Alternate implementation models for improved water supply
The South African Water sector is characterised by the most advanced water policies, strategies and plans, yet fails at implementation and local level innovation that can improve the supply of clean water and sanitation to communities. Several gaps have been identified and being addressed such as technology, funding, governance, and skills. However, factors related to translating strategy and policy into implementable actions and initiatives to improve the health and livelihoods of communities in urban, peri-urban and rural settings is not always consistent nor identified as critical in the process of achieving the desired impact of clean water and sanitation to all.
Other characteristics of the South African water sector include a slow rate of innovation, established companies with little to no opportunity for new entrants, natural monopolies, slow to adapt to the fourth industrial revolution (4IR), poor capacity to deal with innovation, procurement and contract management. And the private and public sectors with stayed views on their role in an evolving water future. Mechanisms to connect, collaborate and create spaces for co-creation and joint implementation are not always accessible or exist where and when required. These mechanisms and models have been shown to work well in other countries such as Denmark and developing countries such as Brazil and India.
Equally, South Africa has a number of challenges and opportunities that can be addressed through alternate models such as job creation, small business development, local economic development, gender equality and youth employment. We often develop technologies and solutions that ignore the potential to impact these areas and are often seen as afterthoughts. Technologies are piloted and demonstrated, yet local community/user involvement, evolving roles of both private and public sector authorities, revenue and employment models fall by the way-side.
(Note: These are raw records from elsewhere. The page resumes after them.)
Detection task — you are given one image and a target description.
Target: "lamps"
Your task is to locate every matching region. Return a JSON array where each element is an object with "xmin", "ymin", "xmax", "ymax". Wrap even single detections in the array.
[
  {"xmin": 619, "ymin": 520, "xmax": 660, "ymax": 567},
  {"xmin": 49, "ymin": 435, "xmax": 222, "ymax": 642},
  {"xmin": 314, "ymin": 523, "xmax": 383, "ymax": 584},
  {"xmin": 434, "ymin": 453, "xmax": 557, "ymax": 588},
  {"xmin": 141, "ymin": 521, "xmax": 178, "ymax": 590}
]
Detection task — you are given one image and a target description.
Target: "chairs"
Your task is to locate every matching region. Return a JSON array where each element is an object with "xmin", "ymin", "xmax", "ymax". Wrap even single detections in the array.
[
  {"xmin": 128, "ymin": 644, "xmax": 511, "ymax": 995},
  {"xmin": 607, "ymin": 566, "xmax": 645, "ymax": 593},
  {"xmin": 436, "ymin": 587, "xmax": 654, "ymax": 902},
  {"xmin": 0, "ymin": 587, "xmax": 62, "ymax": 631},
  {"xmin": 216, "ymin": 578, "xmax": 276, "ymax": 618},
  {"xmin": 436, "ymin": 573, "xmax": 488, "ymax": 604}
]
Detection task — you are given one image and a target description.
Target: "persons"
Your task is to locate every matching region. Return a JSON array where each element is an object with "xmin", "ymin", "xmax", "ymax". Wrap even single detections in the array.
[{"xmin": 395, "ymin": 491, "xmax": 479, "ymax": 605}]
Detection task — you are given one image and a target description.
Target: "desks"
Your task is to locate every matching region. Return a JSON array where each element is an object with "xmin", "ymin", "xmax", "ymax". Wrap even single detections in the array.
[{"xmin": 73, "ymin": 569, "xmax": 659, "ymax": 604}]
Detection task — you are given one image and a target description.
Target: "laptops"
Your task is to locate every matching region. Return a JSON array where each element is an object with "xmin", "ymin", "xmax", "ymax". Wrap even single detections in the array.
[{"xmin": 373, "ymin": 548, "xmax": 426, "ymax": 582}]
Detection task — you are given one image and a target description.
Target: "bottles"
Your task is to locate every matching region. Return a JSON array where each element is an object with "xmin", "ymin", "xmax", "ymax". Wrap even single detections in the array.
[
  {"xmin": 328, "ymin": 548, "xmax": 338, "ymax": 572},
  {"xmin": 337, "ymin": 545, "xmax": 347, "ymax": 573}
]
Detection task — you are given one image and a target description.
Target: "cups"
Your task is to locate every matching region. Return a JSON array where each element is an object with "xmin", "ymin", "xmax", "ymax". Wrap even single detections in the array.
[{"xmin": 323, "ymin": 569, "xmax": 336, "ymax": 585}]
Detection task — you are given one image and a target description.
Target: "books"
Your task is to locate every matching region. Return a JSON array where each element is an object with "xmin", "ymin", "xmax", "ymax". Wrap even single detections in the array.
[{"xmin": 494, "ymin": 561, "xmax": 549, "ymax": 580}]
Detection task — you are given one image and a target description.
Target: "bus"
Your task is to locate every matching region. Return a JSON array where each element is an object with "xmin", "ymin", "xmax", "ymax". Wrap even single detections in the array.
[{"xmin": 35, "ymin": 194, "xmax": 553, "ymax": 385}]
Developing and testing alternate and disruptive implementation and business models for the water sector has received very little focus and traction in the South African water sector as process and social innovations. This has the potential to advance implementation and improve water supply where traditional infrastructure and modes of service have proven challenging and where climate change and droughts create new challenges for water custodians and communities alike.
The workshop aims to bring together those that are working on alternate and disruptive models from the water, other sectors and countries to share their experiences and advance our understanding in this area.